→ **Written instruction**:
Count the lines in the records below that contain the string "pixel", with case counting, and give only the number.

Spatial question records:
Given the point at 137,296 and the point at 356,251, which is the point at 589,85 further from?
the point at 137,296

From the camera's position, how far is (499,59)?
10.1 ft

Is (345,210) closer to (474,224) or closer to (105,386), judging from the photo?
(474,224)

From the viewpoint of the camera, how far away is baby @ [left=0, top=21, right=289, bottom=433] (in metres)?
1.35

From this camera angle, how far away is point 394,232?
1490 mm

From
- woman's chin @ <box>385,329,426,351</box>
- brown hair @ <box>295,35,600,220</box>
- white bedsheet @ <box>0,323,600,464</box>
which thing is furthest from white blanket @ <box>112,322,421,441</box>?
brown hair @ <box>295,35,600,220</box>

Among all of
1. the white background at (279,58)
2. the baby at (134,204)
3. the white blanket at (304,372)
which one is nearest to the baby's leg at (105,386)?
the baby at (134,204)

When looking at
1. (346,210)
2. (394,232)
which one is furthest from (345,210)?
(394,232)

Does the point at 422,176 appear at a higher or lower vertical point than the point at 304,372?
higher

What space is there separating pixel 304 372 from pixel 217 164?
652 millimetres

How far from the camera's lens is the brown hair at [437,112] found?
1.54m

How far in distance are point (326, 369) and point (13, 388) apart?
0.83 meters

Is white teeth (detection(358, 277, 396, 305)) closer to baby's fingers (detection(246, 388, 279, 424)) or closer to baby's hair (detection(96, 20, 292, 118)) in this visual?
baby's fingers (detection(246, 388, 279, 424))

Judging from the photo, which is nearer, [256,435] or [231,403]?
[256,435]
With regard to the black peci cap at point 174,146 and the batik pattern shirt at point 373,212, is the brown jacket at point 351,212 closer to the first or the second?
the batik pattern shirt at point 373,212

...

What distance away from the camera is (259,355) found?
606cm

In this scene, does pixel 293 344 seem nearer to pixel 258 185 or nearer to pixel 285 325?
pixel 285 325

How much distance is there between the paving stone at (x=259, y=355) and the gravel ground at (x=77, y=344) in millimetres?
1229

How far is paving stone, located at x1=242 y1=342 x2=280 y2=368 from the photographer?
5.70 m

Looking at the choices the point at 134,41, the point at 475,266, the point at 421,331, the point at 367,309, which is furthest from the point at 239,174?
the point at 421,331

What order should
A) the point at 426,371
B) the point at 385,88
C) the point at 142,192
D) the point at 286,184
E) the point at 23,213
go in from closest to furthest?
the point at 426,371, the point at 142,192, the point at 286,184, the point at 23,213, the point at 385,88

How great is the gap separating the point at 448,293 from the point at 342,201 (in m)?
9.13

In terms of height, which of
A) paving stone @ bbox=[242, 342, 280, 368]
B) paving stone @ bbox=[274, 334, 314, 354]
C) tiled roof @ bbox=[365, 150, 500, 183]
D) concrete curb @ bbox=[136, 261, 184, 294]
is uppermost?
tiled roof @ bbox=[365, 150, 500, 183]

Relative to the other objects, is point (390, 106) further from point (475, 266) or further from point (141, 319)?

→ **Result of the exercise**:
3